[TEXT SECTION]
+---+

# Turn driftwood into petrified wood:



## northtexasfossilguy

There are several processes that people have come up with in order to create artificial petrified wood. The process involves these steps:

1. Entry of silica in solution or as a colloid into the wood.
2. Penetration of silica into the cell walls of the wood's structure.
3. Progressive dissolving of the cell walls which are at the same time replaced by silica so that the wood's dimensional stability is maintained.
4. Silica deposition within the voids within the cellular wall framework structure.
5. Final hardening (lithification) by Drying out.

Hamilton Hicks has patented a chemical solution for rapidly petrifying wood. The solution consists of three components:

(1) commercial sodium silicate solution (the chemical known as "water glass", Na[2]Si[3]O[7]),
(2) "natural spring or volcanic mineral water" having high content of calcium, magnesium, manganese and other dissolved metal salts (this solution can be spiked in the laboratory with clay to increase metal ion content), and,
(3) an acid (citric or malic acid are recommended).

+---+

[MATERIAL]
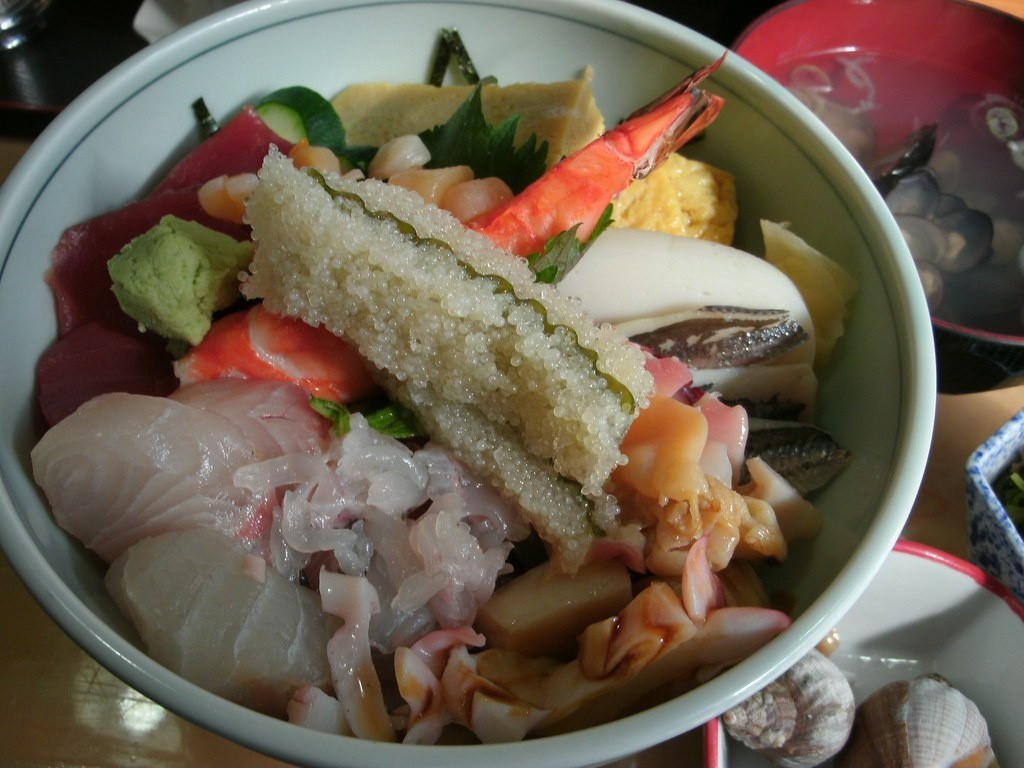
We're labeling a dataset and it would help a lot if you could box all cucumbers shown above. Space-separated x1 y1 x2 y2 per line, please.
250 86 347 156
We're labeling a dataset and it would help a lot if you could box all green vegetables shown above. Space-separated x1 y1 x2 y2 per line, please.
307 73 613 441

+---+

[ACTIONS TO TAKE]
• A. Write out the post on petrified wood from "2. Penetration of" up to and including "stability is maintained.".
• B. In the post on petrified wood, which acids are recommended for the patented solution?
• C. Render this sentence from the post on petrified wood in Spanish: "Hamilton Hicks has patented a chemical solution for rapidly petrifying wood."

[WORKED SOLUTIONS]
• A.
2. Penetration of silica into the cell walls of the wood's structure.
3. Progressive dissolving of the cell walls which are at the same time replaced by silica so that the wood's dimensional stability is maintained.

• B. Citric or malic acid.

• C. Hamilton Hicks ha patentado una solución química para petrificar madera rápidamente.